> Text excerpt:
════════════════════
Speaker 2: 41:05Well, a lot of the causes of things being misloaded, whether it's too many pallets, not enough pallets, whatever is upstream issues right, it could be WMS issue, it could be whatever but there are issues caused exclusively by trucking and that's congestion. And the biggest cause for congestion is that I'm supposed to load five trucks in the next three hours, right, and they all have appointment times. One of them doesn't show and that product stage. So now you can take that product back.
Speaker 1: 41:36The second truck or the third truck gets there when the first truck supposed to be there because of traffic.
Speaker 2: 41:40So they're moving stuff around right, or a hundred different reasons. Everybody's panicked. There's a bunch of trucks showing up at the same time, so one of the things we're doing with quickscope and this is great for the driver's suit is we're going to be doing what we're calling remote check-in. So as the driver clears his verification, he's within x miles of the shipper. He's cleared his verification, he's good to go, he has an appointment time. We're going to notify the shipper or receiver that the truck is within striking distance and he's verified ready to go and that truck's going to be able or I'm not going to check in early, I'm going to stay here, grab a shower, eat something. They're going to tell the shipper or receiver that they're ready to go. So if somebody else no-showed them, they notice to bring that guy in early and the truck's off-site, not on-site doing this. That was actually a recommendation from one of our shippers, so we're trying to make things easier and account.
════════════════════
> Given information:

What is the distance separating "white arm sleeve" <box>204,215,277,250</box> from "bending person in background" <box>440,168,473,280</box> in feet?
════════════════════
> Work required: Reproduce a passage from the trucking transcript word for word, starting at the words "Speaker 2: 41:05Well, a" and ending after the words "because of traffic.".

> Reply to the exercise:
Speaker 2: 41:05Well, a lot of the causes of things being misloaded, whether it's too many pallets, not enough pallets, whatever is upstream issues right, it could be WMS issue, it could be whatever but there are issues caused exclusively by trucking and that's congestion. And the biggest cause for congestion is that I'm supposed to load five trucks in the next three hours, right, and they all have appointment times. One of them doesn't show and that product stage. So now you can take that product back.
Speaker 1: 41:36The second truck or the third truck gets there when the first truck supposed to be there because of traffic.